Start of Source document

Tyscot Records is an independent American gospel music record label based in Indianapolis, Indiana.

Tyscot Records was founded by Craig Tyson and Dr. Leonard Scott in 1976 in to record their church choir, Christ Church Apostolic Radio Choir.

It now stands as the oldest black-owned Gospel recording label in the nation. Dr. Scott and Tyson established Tyscot Records as a recording vehicle for a local church choir project. Leonard Scott operated Tyscot from offices in his dental practice. The company faced hard financial times in the beginning phases and sometime later Craig Tyson decided to relinquish his share in the company. In the 1980s the label gained momentum by signing artists such as the Rev. Bill Sawyer and the Christian Tabernacle Choir, and Robert Turner and the Silver Hearts.

In 1988, Scott’s son, Bryant Scott was hired as the label's General Manager. During the late 1980s and early 1990s, Tyscot Records experienced tremendous growth and success mostly due to the recordings of a new artist at that time named Rev. John P. Kee. Rev. Kee and his New Life Community Choir climbed the charts with each successive recording to land in the number one position in 1992 with the recording "We Walk By Faith".

The company faced a severe crisis in 1993 when their distributor, Spectra, filed for bankruptcy and left owing Tyscot Records over half a million dollars that had been generated from the sale of its products. This meant, in turn, that Tyscot Records would not be able to pay its artists or their bills.

End of Source document

Retype the entire passage about Tyscot Records word for word.

Start of Data

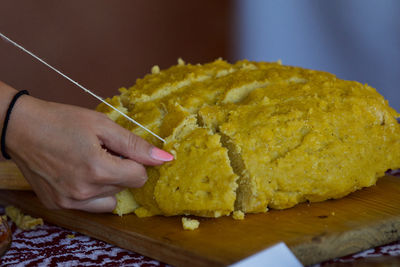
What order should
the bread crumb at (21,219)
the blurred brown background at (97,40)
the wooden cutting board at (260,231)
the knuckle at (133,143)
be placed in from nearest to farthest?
the wooden cutting board at (260,231) < the knuckle at (133,143) < the bread crumb at (21,219) < the blurred brown background at (97,40)

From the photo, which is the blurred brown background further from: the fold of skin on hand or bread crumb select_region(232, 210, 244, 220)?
bread crumb select_region(232, 210, 244, 220)

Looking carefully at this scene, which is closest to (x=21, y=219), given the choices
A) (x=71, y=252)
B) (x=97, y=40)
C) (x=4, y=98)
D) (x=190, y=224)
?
(x=71, y=252)

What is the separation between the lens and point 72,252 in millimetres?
1271

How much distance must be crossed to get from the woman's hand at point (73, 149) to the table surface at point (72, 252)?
0.13 metres

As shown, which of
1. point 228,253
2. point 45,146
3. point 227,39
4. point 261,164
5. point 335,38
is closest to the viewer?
point 228,253

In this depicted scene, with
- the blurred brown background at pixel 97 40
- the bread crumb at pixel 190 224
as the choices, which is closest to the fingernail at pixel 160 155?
the bread crumb at pixel 190 224

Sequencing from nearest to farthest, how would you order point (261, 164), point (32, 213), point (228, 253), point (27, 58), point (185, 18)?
point (228, 253), point (261, 164), point (32, 213), point (27, 58), point (185, 18)

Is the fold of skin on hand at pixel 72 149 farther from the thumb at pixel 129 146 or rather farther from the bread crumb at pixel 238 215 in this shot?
the bread crumb at pixel 238 215

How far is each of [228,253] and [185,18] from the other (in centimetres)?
327

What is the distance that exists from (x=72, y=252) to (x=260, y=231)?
0.47 meters

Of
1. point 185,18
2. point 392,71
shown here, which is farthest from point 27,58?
point 392,71

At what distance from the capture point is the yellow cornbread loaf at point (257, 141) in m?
1.31

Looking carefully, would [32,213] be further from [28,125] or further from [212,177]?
[212,177]

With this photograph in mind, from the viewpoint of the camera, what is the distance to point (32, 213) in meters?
1.58
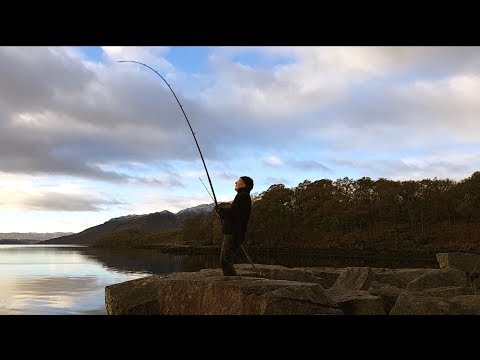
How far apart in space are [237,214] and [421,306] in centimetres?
398

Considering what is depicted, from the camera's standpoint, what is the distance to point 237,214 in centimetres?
769

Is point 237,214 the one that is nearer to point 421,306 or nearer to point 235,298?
point 235,298

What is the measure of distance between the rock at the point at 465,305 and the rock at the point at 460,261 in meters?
8.34

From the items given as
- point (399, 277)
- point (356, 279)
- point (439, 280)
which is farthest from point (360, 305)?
point (399, 277)

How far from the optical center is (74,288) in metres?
23.8

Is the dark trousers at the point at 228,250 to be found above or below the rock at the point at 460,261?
above

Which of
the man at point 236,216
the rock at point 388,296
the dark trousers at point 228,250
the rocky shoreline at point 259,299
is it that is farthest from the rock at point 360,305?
the man at point 236,216

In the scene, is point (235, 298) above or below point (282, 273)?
above

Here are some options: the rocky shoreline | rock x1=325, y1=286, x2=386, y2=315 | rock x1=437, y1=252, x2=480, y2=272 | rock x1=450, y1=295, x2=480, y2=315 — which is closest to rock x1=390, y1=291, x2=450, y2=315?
the rocky shoreline

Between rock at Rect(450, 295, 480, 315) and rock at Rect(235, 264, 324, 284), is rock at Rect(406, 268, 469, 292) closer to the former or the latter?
rock at Rect(235, 264, 324, 284)

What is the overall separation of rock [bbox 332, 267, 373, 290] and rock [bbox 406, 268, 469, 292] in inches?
54.0

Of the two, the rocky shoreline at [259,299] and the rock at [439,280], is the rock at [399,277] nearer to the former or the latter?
the rock at [439,280]

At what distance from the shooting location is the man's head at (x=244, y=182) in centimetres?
775
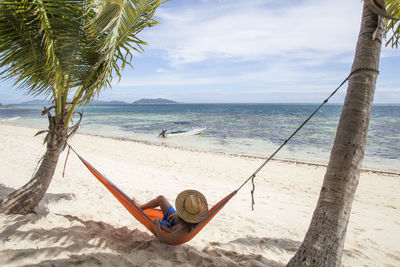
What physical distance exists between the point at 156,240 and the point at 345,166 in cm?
198

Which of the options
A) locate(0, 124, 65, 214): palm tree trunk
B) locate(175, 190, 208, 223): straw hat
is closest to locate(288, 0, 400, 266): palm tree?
locate(175, 190, 208, 223): straw hat

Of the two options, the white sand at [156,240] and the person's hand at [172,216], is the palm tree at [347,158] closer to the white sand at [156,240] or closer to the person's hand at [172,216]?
the white sand at [156,240]

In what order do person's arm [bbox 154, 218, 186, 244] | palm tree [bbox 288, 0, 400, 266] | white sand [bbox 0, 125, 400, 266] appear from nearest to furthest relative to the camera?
palm tree [bbox 288, 0, 400, 266] → white sand [bbox 0, 125, 400, 266] → person's arm [bbox 154, 218, 186, 244]

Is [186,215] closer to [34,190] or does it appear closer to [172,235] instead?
[172,235]

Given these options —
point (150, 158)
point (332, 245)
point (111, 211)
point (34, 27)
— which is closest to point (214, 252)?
point (332, 245)

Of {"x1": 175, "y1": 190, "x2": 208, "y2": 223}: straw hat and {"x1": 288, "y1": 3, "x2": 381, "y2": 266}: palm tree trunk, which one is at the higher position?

End of Data

» Output below:
Tyscot Records is an independent American gospel music record label based in Indianapolis, Indiana.

Tyscot Records was founded by Craig Tyson and Dr. Leonard Scott in 1976 in to record their church choir, Christ Church Apostolic Radio Choir.

It now stands as the oldest black-owned Gospel recording label in the nation. Dr. Scott and Tyson established Tyscot Records as a recording vehicle for a local church choir project. Leonard Scott operated Tyscot from offices in his dental practice. The company faced hard financial times in the beginning phases and sometime later Craig Tyson decided to relinquish his share in the company. In the 1980s the label gained momentum by signing artists such as the Rev. Bill Sawyer and the Christian Tabernacle Choir, and Robert Turner and the Silver Hearts.

In 1988, Scott’s son, Bryant Scott was hired as the label's General Manager. During the late 1980s and early 1990s, Tyscot Records experienced tremendous growth and success mostly due to the recordings of a new artist at that time named Rev. John P. Kee. Rev. Kee and his New Life Community Choir climbed the charts with each successive recording to land in the number one position in 1992 with the recording "We Walk By Faith".

The company faced a severe crisis in 1993 when their distributor, Spectra, filed for bankruptcy and left owing Tyscot Records over half a million dollars that had been generated from the sale of its products. This meant, in turn, that Tyscot Records would not be able to pay its artists or their bills.